Keeping Your Feet Dry with Mosaic Datasets
Mosaic datasets can be used store and manage a collection of raster grids. We demonstrate this by downloading some high resolution DEMs and the stitch them together in a mosaic dataset. (Updated May 2019 to point out how to fix any problems from the start.)
Even as we speak, students in ERST202 are engaged in a fairly big project looking at the impacts of potential sea level rise on the New Zealand coast. We’re modelling the effects of a 2 m rise in sea level and, as you might imagine, a key first step is trying to determine the areas that would be directly affected. For this we need some good elevation data, handily provided by some digital elevations models (DEMs). While we’ve got a national scale DEM with a grid cell size (resolution) of 25 m by 25 m, this is pretty coarse for our purposes.
Top of the list is a 1 m DEM for Christchurch and Selwyn derived from LiDAR data – sweeeeeeet! All up, this DEM is 2.7 Gb in size:
After signing in, they zoomed into their area of interest, which was Sumner/Godley Head:
The LINZ Data Service allows one to crop a smaller area out by clicking on the crop button, , and drawing a box around the area to be cropped (I’m clipping out a smaller area than they needed just for demonstration purposes):
This gets the file size down to 5.1 Mb, much more manageable. When the download button is clicked, you’ve got a choice of format and coordinate systems:
We try and keep all of our data in New Zealand Transverse Mercator (NZTM) so that’s a good choice for the projection. For rasters we could download them as TIFFs or ASCII files – I’ll go with TIFFs for this but maybe we’ll talk about ASCII files another day.
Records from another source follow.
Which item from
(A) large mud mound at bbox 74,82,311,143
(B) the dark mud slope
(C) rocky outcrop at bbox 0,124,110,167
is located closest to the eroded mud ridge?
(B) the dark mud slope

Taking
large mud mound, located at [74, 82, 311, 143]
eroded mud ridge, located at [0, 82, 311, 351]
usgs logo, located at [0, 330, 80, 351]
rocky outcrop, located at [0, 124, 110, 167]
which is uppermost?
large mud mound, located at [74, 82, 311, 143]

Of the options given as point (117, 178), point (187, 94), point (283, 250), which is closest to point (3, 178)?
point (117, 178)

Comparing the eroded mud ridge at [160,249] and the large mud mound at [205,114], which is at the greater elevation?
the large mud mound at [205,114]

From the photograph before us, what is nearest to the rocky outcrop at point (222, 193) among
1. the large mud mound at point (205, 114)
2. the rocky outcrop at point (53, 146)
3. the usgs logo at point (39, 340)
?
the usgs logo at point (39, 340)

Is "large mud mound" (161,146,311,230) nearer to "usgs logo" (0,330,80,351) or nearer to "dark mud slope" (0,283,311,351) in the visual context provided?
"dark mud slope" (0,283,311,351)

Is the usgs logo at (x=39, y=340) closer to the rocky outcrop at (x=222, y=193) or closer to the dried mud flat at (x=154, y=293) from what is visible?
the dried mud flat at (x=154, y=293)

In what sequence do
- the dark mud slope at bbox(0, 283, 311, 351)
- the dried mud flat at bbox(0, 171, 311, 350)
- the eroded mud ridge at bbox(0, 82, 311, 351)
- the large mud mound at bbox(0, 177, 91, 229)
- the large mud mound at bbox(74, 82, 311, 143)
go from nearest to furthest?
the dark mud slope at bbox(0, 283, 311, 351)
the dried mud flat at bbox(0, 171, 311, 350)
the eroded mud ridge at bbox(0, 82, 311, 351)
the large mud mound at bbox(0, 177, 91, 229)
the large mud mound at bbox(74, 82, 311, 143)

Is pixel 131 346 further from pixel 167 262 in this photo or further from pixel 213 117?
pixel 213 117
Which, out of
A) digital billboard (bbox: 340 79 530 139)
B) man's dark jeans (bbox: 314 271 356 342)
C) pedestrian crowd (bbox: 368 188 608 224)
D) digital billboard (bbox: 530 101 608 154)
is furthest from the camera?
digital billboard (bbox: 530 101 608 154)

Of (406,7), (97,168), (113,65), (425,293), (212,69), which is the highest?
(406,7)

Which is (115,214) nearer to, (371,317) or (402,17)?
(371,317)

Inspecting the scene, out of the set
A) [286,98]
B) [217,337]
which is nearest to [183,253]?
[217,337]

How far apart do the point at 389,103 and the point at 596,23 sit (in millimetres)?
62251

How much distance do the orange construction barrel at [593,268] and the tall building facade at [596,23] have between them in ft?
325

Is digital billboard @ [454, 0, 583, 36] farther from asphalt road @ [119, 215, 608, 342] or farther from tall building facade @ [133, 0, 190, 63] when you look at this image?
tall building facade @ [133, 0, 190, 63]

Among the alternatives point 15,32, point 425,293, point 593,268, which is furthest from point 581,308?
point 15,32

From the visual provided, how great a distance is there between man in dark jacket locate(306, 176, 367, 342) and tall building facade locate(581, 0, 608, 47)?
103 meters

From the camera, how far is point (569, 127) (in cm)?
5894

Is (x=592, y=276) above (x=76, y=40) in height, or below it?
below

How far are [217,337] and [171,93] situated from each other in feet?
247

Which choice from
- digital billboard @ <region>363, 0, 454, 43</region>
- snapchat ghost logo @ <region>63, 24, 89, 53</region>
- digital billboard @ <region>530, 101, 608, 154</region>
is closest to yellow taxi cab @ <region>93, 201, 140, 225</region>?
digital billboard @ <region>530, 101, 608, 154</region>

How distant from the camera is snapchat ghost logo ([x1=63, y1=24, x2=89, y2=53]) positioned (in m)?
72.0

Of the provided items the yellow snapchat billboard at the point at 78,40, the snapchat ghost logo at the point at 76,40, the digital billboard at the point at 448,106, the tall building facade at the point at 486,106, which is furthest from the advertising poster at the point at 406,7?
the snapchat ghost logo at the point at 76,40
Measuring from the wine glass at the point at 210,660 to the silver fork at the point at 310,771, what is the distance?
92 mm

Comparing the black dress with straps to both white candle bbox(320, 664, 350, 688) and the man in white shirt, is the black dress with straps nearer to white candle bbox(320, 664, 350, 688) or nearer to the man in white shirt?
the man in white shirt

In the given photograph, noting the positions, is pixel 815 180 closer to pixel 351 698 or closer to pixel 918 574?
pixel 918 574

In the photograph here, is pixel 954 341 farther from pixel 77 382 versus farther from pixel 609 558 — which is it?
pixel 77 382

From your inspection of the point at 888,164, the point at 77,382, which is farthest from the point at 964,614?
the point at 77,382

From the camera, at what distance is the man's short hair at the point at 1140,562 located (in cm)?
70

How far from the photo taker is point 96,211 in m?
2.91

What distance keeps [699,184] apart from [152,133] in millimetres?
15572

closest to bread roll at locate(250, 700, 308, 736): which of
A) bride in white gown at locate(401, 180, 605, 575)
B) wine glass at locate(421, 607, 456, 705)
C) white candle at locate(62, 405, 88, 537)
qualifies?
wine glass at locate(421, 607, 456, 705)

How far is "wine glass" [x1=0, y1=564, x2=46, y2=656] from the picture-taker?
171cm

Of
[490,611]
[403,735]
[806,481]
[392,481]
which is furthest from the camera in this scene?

The data get packaged up in a zip file and once that’s been downloaded and unzipped, I can add the DEMs to a map:
Well. That’s interesting. It’s certainly not what we’re used to when looking at DEMs – it’s clearly tiled. When downloading, the data service automatically tiles the DEM so in this case we’ve ended up with nine smaller grids. It would certainly be nice to somehow group these grids together rather than have to treat each grid separately. And this is where mosaic datasets come in.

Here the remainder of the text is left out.